Wind events -- including tornadoes and hurricanes -- have the highest impact on health in terms of absolute numbers reported. Heat events -- including fires and heat waves -- show the highest percentage of casualties per event.

Question 2: Across the United States, which types of events have the greatest economic consequences?

crop <- sqldf("select sum(pdmgUSD) as propertyDmgUSD, sum(cdmgUSD) as cropDmgUSD, count(*) as sumrecs, weatherCategory from d group by weatherCategory")
crop <- sqldf("select *, propertyDmgUSD + cropDmgUSD as totalCost from crop")
## create long form on crop vs property damage columns
cdat <- melt(crop, id.vars=c("weatherCategory", "sumrecs", "totalCost"), measure.vars=c("propertyDmgUSD", "cropDmgUSD"))
cdat <- sqldf("select *, (value/sumrecs) as costPerEvent from cdat")
plot3 <- ggplot(cdat, aes(x=weatherCategory, y=value/1000000000, fill=variable)) + geom_bar(stat="identity") + coord_flip() + ggtitle("Damages per Weather Type") + xlab("Weather type") + ylab("Damages in Billions USD")
grid.arrange(plot3, ncol=1, sub="Figure 2")

Rain and wind events are the most costly weather types, both in terms of property and damage to crops. There is a very significant crop damage cost in the "uncategorized" weather events.
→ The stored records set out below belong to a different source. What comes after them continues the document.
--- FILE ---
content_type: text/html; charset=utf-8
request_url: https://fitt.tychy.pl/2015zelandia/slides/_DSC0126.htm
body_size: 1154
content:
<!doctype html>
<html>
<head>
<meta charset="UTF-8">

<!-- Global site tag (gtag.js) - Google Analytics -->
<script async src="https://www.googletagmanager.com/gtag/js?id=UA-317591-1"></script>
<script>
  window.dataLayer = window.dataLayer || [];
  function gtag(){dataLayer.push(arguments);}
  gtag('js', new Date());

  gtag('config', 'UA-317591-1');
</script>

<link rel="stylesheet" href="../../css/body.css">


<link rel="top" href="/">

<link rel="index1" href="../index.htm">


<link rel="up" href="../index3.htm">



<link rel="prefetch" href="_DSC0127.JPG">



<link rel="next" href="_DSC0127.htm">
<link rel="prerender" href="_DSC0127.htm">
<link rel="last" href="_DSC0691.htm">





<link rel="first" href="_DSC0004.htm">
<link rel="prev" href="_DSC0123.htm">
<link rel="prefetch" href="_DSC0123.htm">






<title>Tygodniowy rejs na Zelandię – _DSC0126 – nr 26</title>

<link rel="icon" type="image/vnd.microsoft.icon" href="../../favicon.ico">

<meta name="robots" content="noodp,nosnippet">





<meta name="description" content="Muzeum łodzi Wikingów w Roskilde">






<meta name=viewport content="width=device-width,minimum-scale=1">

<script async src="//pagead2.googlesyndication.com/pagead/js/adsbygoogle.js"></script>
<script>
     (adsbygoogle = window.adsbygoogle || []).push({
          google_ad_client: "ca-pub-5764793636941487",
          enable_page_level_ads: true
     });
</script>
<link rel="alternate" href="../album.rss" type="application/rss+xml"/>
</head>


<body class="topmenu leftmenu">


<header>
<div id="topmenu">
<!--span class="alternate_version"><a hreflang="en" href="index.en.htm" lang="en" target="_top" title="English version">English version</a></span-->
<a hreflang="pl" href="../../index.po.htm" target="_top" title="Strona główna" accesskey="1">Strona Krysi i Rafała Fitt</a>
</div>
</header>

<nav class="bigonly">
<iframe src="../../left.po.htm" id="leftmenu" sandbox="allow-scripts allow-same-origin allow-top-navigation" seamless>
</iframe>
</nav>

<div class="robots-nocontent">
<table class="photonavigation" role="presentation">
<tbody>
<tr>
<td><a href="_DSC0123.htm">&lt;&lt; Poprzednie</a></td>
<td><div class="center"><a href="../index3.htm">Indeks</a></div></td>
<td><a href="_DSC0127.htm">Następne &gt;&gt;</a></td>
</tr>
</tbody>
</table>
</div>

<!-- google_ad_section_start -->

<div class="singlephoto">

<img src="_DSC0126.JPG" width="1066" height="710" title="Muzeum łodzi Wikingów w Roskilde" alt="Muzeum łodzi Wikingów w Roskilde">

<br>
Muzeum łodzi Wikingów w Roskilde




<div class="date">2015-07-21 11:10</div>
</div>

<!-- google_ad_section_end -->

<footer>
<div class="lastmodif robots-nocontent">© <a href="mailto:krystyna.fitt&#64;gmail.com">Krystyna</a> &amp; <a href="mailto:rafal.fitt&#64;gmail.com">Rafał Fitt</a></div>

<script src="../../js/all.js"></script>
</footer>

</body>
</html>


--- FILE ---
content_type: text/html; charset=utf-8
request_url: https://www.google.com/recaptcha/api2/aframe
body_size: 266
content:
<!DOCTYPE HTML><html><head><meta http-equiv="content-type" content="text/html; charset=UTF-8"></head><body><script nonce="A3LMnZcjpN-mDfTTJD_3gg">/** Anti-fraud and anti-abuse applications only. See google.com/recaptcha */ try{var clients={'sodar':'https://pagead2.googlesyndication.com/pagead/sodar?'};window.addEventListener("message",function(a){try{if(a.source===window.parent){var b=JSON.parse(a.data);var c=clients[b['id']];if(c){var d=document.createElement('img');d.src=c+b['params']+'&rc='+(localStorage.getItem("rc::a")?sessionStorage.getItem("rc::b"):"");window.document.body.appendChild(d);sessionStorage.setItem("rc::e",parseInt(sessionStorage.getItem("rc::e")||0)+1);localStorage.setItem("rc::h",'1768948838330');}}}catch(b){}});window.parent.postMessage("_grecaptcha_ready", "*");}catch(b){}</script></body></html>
This bears examination, and possibly some re-evaluation of the categorization used in this study.

Appendix

Utility functions

Some functions not used in the published analysis that may be useful

## timeconv() is used to take inconsistent times and convert them to a standard format
## times will either be 24-hour HHMM ("1330") or 12-hour strings with AM/PM ("01:30:00 PM")
## functions returns format of 24-hour HH:MM:SS ("13:30:00")
timeconv <- function(x) {
    if (nchar(x) == 4) {
        paste(substr(x,1,2), substr(x,3,4), "00", sep=":")
    } else {
        timeadd <- 1
        if (substr(x,nchar(x)-1,nchar(x)) == "PM") timeadd <- 12
        paste0(
            formatC(as.integer(substr(x,1,2)) + timeadd, width=2, format="d", flag="0"),
            substr(x,3,nchar(x)-3))
    }
}